=== What needs to be done ===
Give again, word for word, every line below from the one that has "Lone mesquite tree" through the one that has "Acrylic Print featuring", both included, and no others.

*** Opening Stored data ***

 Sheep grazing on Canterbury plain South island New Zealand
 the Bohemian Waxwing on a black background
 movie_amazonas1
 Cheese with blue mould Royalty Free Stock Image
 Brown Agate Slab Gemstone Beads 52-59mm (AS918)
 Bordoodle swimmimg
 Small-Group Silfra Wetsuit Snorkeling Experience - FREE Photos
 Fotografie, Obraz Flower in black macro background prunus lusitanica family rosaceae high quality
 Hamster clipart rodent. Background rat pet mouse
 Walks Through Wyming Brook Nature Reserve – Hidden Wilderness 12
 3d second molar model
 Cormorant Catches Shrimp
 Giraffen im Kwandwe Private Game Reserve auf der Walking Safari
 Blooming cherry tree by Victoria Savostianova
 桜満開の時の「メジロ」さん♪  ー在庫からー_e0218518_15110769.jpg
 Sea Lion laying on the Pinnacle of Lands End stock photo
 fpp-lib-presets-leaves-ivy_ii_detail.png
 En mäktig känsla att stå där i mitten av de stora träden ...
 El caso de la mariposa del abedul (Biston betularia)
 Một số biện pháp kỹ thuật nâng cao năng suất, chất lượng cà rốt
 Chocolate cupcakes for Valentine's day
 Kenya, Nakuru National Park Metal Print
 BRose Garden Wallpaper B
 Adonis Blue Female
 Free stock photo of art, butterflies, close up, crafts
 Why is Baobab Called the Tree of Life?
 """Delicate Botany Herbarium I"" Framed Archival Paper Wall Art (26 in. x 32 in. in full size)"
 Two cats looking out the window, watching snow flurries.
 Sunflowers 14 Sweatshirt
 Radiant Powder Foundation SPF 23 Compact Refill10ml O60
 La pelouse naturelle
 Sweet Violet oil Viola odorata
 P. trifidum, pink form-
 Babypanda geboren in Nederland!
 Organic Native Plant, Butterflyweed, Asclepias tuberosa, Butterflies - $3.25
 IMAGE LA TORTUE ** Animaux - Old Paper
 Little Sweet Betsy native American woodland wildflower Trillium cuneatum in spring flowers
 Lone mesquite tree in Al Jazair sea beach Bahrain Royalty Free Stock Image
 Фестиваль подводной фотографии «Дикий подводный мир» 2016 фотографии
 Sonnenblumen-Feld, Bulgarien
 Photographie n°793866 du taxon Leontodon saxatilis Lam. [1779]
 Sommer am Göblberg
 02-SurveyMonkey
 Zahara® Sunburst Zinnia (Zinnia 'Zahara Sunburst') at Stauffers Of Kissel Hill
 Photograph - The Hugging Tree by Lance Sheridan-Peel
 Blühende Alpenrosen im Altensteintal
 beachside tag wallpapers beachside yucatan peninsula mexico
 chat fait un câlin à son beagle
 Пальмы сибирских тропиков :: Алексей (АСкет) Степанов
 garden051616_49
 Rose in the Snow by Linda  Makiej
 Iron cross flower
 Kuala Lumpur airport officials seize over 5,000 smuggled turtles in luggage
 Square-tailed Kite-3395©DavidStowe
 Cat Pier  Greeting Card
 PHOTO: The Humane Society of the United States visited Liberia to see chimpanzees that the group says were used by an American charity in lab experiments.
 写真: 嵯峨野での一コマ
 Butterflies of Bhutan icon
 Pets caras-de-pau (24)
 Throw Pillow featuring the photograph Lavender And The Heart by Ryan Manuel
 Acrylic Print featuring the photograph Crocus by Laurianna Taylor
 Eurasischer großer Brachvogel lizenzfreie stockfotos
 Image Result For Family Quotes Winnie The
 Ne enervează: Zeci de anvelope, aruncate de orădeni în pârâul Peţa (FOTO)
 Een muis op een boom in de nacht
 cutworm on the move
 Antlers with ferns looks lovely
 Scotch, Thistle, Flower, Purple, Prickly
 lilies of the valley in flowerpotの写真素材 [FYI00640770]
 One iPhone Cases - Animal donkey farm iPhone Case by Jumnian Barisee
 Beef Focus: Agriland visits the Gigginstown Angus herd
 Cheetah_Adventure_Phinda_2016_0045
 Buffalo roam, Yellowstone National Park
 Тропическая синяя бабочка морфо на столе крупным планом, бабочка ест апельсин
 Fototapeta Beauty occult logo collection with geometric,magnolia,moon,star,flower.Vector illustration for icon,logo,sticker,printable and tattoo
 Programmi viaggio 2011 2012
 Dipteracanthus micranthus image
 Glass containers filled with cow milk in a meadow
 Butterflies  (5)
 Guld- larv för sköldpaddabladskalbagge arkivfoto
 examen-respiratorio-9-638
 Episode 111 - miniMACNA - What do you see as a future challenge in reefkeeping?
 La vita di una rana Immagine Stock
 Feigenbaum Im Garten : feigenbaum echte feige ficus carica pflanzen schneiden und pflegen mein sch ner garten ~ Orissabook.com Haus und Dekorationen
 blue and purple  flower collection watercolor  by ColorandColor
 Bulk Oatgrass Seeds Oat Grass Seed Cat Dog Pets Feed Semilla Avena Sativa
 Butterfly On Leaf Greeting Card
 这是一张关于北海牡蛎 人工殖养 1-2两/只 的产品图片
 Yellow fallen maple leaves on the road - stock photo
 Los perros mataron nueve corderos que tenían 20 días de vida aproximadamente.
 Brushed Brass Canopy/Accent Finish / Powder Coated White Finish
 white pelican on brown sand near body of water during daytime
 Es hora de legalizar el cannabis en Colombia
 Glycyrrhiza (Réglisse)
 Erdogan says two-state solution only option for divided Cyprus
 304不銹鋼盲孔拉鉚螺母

*** Closing Stored data ***

=== Solution ===
 Lone mesquite tree in Al Jazair sea beach Bahrain Royalty Free Stock Image
 Фестиваль подводной фотографии «Дикий подводный мир» 2016 фотографии
 Sonnenblumen-Feld, Bulgarien
 Photographie n°793866 du taxon Leontodon saxatilis Lam. [1779]
 Sommer am Göblberg
 02-SurveyMonkey
 Zahara® Sunburst Zinnia (Zinnia 'Zahara Sunburst') at Stauffers Of Kissel Hill
 Photograph - The Hugging Tree by Lance Sheridan-Peel
 Blühende Alpenrosen im Altensteintal
 beachside tag wallpapers beachside yucatan peninsula mexico
 chat fait un câlin à son beagle
 Пальмы сибирских тропиков :: Алексей (АСкет) Степанов
 garden051616_49
 Rose in the Snow by Linda  Makiej
 Iron cross flower
 Kuala Lumpur airport officials seize over 5,000 smuggled turtles in luggage
 Square-tailed Kite-3395©DavidStowe
 Cat Pier  Greeting Card
 PHOTO: The Humane Society of the United States visited Liberia to see chimpanzees that the group says were used by an American charity in lab experiments.
 写真: 嵯峨野での一コマ
 Butterflies of Bhutan icon
 Pets caras-de-pau (24)
 Throw Pillow featuring the photograph Lavender And The Heart by Ryan Manuel
 Acrylic Print featuring the photograph Crocus by Laurianna Taylor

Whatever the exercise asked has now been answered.